> _Entries provided_:
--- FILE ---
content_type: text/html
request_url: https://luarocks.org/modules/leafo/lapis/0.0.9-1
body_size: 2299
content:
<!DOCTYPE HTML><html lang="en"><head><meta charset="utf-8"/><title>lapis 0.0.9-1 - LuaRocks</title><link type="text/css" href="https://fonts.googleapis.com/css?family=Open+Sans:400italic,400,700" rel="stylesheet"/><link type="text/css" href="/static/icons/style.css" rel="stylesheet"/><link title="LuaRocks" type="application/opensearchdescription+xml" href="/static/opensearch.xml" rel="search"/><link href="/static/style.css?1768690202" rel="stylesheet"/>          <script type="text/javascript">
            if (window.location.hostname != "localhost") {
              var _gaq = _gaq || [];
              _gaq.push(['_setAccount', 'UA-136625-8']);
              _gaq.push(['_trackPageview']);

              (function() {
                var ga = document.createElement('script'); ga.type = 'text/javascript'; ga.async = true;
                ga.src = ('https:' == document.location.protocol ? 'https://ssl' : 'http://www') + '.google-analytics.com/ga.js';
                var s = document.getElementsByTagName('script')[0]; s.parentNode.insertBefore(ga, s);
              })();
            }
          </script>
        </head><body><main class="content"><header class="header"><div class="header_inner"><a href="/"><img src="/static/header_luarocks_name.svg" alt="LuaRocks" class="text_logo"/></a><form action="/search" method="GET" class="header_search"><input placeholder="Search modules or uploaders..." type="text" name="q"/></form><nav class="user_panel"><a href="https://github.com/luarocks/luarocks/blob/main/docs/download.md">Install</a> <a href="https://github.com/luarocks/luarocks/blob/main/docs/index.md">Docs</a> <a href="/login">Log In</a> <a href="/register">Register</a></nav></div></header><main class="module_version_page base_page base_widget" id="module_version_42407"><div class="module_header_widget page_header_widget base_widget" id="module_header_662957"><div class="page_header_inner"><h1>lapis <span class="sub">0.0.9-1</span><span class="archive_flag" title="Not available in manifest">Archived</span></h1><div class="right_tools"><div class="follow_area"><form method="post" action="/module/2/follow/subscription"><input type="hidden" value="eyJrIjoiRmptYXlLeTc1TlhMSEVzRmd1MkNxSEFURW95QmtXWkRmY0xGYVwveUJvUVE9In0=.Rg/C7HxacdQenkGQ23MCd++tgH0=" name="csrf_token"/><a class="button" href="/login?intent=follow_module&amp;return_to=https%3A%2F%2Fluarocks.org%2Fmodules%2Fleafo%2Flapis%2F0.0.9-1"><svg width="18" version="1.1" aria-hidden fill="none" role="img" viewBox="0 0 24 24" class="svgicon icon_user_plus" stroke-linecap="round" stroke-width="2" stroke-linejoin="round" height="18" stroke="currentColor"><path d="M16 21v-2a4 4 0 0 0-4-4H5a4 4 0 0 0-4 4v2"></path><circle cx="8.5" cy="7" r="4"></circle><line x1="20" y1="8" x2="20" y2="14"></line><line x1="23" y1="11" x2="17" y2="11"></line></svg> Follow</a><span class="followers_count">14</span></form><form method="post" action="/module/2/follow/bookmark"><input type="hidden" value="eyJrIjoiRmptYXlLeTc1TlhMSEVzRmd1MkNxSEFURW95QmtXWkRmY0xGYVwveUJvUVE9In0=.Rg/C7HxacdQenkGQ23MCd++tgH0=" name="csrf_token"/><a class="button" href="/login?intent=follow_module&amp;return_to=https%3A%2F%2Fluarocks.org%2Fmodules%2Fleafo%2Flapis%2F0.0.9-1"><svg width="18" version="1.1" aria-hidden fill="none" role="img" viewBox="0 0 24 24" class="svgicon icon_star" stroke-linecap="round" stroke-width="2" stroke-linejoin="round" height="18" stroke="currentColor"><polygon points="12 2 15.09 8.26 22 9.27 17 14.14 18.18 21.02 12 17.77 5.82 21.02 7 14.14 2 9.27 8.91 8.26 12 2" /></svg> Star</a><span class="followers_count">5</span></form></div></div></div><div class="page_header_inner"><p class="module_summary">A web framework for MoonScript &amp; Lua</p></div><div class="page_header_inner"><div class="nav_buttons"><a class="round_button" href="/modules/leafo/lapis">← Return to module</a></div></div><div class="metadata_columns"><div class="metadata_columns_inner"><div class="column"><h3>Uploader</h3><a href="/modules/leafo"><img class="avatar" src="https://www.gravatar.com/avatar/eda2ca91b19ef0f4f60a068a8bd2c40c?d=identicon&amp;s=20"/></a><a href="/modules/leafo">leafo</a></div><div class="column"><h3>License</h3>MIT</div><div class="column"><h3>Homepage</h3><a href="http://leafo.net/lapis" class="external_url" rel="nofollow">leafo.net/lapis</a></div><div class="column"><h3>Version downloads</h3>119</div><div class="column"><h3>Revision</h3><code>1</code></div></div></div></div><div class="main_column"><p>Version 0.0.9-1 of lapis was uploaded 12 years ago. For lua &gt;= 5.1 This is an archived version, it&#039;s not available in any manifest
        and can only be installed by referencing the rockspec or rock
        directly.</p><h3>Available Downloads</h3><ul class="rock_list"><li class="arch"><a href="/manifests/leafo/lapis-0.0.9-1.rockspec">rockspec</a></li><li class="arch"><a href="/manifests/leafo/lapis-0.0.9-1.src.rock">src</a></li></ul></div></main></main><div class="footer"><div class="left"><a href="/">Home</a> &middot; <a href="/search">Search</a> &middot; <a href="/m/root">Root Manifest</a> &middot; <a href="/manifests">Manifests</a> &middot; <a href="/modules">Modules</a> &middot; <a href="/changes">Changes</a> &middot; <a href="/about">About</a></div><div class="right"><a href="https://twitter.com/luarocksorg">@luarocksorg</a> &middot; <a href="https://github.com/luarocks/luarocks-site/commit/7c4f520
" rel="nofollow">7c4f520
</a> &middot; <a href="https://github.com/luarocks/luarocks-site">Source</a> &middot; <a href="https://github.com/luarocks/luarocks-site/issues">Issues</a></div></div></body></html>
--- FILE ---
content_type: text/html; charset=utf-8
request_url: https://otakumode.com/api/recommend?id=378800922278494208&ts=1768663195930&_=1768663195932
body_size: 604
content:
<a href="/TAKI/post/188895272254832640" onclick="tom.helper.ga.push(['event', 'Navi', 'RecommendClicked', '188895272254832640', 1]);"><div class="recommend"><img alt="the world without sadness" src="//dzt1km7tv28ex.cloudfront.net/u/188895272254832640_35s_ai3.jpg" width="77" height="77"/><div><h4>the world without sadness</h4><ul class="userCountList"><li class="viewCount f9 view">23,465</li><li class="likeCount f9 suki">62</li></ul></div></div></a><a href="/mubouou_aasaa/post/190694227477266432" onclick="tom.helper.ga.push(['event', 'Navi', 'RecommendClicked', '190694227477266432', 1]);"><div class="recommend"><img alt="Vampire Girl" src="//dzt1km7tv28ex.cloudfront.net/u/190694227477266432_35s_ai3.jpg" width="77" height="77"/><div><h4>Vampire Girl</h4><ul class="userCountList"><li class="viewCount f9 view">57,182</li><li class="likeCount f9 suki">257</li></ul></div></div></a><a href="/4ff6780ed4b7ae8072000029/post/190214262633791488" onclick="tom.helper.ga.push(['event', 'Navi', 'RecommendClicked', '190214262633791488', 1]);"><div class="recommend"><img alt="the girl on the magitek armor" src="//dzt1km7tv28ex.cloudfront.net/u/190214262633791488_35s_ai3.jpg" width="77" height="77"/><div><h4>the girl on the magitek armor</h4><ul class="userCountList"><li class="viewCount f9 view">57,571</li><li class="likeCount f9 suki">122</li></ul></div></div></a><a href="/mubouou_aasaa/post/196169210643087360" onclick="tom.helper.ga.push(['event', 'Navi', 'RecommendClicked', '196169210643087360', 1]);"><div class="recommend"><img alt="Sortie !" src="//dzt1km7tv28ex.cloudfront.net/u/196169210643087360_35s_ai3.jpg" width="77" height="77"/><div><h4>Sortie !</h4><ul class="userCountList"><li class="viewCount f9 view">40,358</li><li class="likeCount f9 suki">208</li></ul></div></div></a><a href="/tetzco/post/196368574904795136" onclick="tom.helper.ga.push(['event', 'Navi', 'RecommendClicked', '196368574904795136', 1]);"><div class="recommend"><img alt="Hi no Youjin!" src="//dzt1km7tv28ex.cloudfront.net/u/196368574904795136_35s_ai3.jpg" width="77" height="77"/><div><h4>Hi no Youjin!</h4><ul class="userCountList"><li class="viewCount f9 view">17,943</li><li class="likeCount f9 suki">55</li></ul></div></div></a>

> _Exercise_: Go through the listing above and state how many of its lines contain "charset", with no other words.

> _Written answer_: 2